Fälle von Krankenpflegern und Krankenschwestern, die ihren Patienten bewusst schaden, oder sie sogar serienweise töten, kommen öfter vor, als man sich das wünschen würde; Högel war da kein singulärer Einzelfall und eher ein kleiner Fisch. Anscheinend. Sowohl Högel selbst als auch eine Nebenklägerin legten Revision ein, und der BGH hob das Urteil tatsächlich auf.

Der Fall weitet sich aus

Daraufhin wurde der Krankenpfleger im Jahr 2008 erneut in derselben Sache verurteilt, diesmal wegen Mordversuchs zu sieben Jahren Haft und lebenslangem Berufsverbot. Die Polizei interessierte sich aber schon seit 2005 für andere Todesfälle, die während der Tätigkeit von Högel an den Kliniken Oldenburg und Delmenhorst aufgetreten waren. Dennoch wurde Högel erst am 28. Februar 2015 wegen zweifachen Mordes, zweifachen Mordversuchs und gefährlicher Körperverletzung unter Feststellung der besonderen Schwere der Schuld zu lebenslanger Haft verurteilt.

____________________

▶ _ZU ERLEDIGENDE AUFGABE_: Geben Sie den Übungstext zum Fall Högel von „Der Fall weitet“ bis einschließlich „lebenslanger Haft verurteilt.“ wortgetreu wieder. Maßgeblich ist allein der Übungstext.

____________________

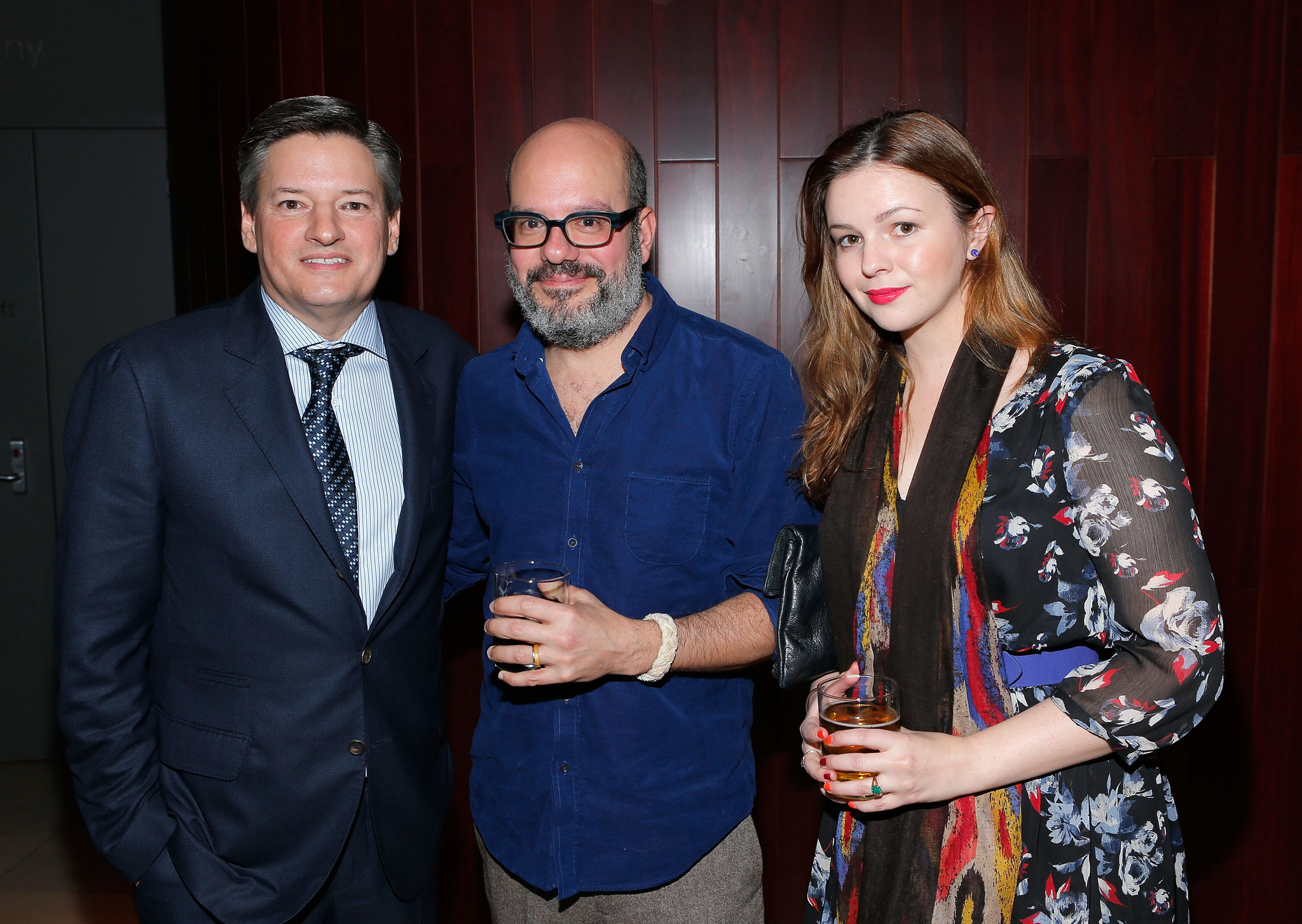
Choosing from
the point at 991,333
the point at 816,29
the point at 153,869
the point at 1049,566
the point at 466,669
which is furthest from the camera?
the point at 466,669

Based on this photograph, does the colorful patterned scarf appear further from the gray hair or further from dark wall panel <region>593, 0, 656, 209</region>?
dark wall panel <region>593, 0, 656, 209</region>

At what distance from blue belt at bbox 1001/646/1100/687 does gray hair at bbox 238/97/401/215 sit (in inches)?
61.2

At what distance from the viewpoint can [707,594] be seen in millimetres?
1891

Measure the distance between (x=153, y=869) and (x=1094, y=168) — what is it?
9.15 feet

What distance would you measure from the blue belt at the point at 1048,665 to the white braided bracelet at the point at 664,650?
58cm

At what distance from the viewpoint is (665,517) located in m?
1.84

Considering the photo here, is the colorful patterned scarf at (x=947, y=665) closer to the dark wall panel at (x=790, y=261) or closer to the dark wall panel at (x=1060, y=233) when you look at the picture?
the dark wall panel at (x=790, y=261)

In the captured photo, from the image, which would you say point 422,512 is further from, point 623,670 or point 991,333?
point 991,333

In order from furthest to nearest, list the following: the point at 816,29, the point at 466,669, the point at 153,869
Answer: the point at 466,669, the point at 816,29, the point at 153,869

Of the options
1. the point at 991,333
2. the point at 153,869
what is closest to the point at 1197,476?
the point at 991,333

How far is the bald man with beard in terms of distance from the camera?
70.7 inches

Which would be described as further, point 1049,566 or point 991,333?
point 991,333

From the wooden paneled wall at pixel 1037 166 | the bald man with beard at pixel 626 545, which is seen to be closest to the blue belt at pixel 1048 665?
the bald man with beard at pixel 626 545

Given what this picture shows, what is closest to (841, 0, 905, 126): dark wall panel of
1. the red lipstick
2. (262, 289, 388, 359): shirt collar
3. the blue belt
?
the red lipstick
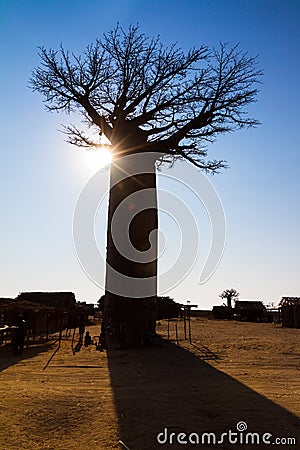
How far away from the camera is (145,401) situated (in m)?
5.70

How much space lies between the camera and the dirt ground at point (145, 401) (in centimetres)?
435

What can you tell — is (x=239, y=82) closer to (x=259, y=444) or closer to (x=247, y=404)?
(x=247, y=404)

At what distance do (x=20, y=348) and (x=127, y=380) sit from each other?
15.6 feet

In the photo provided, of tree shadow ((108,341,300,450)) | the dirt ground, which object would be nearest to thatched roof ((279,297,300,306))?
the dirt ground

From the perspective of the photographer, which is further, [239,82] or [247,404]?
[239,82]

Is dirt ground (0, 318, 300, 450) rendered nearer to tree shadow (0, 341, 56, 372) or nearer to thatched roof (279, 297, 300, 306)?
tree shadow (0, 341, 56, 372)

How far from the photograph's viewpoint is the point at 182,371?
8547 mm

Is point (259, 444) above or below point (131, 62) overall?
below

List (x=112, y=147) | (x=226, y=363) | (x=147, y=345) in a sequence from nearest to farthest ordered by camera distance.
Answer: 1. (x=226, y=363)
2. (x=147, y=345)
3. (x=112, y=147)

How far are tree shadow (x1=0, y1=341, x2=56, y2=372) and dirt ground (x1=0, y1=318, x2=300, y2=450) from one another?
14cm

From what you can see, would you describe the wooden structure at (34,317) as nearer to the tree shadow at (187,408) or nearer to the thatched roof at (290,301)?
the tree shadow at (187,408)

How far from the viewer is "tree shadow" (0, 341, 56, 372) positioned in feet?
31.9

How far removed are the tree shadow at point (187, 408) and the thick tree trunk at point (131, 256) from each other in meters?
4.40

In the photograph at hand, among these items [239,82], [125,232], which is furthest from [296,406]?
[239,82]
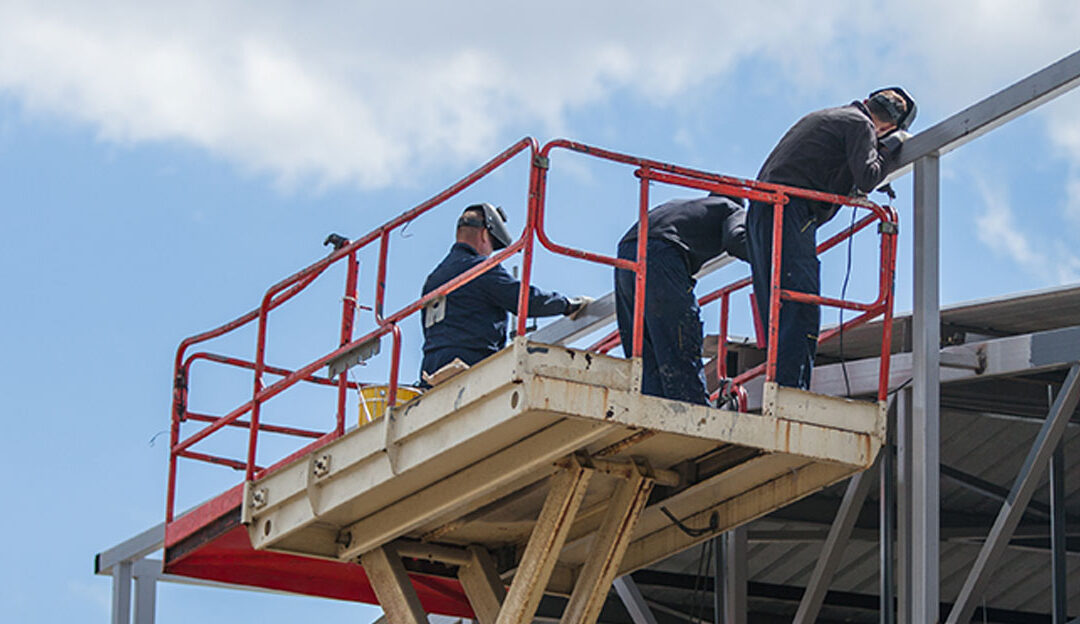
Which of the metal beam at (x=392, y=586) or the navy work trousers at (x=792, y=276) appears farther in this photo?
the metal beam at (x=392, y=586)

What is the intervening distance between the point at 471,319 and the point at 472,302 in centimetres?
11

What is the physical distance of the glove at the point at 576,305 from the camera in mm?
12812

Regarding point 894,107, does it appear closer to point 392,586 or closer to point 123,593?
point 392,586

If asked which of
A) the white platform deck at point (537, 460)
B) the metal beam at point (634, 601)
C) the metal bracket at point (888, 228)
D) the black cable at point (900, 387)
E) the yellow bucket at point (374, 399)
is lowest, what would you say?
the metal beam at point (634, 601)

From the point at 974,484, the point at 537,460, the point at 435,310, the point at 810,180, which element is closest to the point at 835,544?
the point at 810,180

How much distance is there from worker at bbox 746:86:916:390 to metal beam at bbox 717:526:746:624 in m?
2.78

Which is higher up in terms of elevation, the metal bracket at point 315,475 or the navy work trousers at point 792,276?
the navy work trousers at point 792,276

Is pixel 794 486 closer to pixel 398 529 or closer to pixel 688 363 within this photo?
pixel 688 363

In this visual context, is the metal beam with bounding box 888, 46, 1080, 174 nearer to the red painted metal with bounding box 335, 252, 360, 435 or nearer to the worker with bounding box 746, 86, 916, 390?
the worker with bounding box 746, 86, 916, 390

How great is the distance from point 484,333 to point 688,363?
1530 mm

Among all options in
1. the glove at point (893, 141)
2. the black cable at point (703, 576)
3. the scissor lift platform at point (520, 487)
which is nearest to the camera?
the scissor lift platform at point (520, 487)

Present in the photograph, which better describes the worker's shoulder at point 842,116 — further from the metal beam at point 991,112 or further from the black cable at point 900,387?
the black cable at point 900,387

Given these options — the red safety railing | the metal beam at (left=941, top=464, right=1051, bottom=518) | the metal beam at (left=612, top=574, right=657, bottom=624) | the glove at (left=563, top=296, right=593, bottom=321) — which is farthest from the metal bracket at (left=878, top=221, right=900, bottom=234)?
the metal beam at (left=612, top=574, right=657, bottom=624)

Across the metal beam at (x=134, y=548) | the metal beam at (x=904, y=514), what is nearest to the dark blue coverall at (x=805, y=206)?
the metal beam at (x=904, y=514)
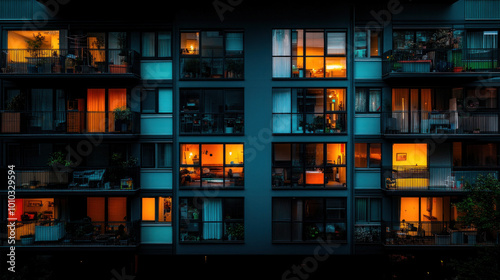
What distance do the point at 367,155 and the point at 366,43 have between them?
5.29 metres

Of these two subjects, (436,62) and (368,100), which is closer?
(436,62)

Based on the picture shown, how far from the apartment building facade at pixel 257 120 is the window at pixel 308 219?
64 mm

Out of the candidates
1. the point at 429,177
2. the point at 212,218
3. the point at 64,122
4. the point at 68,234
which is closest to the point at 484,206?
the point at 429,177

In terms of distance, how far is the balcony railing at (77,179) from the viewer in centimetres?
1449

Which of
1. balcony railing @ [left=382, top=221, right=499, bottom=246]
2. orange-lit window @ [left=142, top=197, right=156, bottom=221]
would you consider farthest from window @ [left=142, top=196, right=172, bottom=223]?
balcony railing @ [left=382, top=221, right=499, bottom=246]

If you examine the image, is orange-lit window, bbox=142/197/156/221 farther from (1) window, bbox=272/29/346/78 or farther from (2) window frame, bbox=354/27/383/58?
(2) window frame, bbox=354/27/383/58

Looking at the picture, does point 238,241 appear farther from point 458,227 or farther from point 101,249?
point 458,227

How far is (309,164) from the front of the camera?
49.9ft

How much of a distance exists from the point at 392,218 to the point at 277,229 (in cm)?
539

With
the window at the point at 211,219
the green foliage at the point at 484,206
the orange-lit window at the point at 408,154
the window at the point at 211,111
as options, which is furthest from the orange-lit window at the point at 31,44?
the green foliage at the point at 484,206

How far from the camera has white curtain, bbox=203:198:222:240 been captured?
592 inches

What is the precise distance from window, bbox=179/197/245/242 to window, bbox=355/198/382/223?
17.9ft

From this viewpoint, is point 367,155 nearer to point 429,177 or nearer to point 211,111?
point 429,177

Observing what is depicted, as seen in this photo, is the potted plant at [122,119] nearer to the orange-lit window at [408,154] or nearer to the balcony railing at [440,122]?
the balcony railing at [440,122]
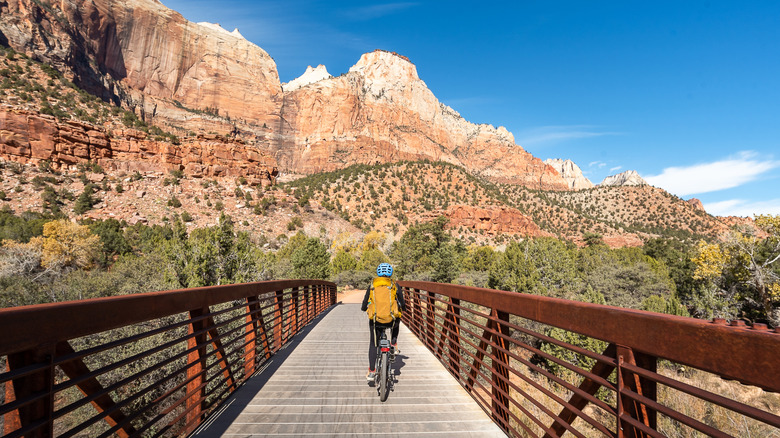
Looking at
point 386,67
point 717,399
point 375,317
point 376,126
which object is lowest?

____________________

▶ _SCHRIFTLICHE ANTWORT_:
Der Fall weitet sich aus

Daraufhin wurde der Krankenpfleger im Jahr 2008 erneut in derselben Sache verurteilt, diesmal wegen Mordversuchs zu sieben Jahren Haft und lebenslangem Berufsverbot. Die Polizei interessierte sich aber schon seit 2005 für andere Todesfälle, die während der Tätigkeit von Högel an den Kliniken Oldenburg und Delmenhorst aufgetreten waren. Dennoch wurde Högel erst am 28. Februar 2015 wegen zweifachen Mordes, zweifachen Mordversuchs und gefährlicher Körperverletzung unter Feststellung der besonderen Schwere der Schuld zu lebenslanger Haft verurteilt.